### BEREITGESTELLTE DATEN

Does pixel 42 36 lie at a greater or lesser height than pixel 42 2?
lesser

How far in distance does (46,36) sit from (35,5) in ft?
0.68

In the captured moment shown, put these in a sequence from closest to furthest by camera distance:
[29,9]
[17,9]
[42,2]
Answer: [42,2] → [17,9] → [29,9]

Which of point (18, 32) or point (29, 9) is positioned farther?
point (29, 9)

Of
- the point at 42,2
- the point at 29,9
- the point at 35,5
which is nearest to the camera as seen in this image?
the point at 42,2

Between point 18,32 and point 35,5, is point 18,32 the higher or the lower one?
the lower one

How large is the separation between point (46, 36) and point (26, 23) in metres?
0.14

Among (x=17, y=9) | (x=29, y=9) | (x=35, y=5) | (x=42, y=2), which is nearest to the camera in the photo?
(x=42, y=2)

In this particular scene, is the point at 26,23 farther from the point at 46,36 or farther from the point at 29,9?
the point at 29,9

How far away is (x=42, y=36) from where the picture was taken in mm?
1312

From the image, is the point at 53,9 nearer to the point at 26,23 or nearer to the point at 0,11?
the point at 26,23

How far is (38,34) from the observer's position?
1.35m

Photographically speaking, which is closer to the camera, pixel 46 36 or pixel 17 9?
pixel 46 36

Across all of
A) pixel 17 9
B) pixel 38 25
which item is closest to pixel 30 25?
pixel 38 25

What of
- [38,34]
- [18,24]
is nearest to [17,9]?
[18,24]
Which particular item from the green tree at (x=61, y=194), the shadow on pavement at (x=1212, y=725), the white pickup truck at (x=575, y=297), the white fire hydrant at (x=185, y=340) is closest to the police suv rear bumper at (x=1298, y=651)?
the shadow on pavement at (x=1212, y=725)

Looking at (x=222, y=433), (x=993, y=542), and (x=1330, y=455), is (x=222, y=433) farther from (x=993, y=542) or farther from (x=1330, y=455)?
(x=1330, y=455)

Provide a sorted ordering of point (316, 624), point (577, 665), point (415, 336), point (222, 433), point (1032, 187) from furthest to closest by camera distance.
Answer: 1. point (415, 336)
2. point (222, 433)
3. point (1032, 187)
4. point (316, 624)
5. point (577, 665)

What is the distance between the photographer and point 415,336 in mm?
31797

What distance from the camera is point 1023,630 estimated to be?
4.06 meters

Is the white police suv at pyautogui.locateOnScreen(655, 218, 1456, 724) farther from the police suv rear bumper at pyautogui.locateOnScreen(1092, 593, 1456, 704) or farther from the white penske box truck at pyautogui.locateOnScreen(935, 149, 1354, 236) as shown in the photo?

######

Gib den Abschnitt von der Zeile mit „Looking at (x=222, y=433), (x=993, y=542), and“ bis einschließlich der Zeile mit „4.06 meters“ wortgetreu zurück.

**ANTWORT:**
Looking at (x=222, y=433), (x=993, y=542), and (x=1330, y=455), is (x=222, y=433) farther from (x=993, y=542) or farther from (x=1330, y=455)?
(x=1330, y=455)

Provide a sorted ordering of point (316, 624), point (577, 665), point (415, 336), point (222, 433), point (1032, 187) from furthest to closest by camera distance.
Answer: 1. point (415, 336)
2. point (222, 433)
3. point (1032, 187)
4. point (316, 624)
5. point (577, 665)

What is the distance between the photographer and point 415,336 in mm?
31797

What distance from the camera is point 1023,630 estimated to be?
4.06 meters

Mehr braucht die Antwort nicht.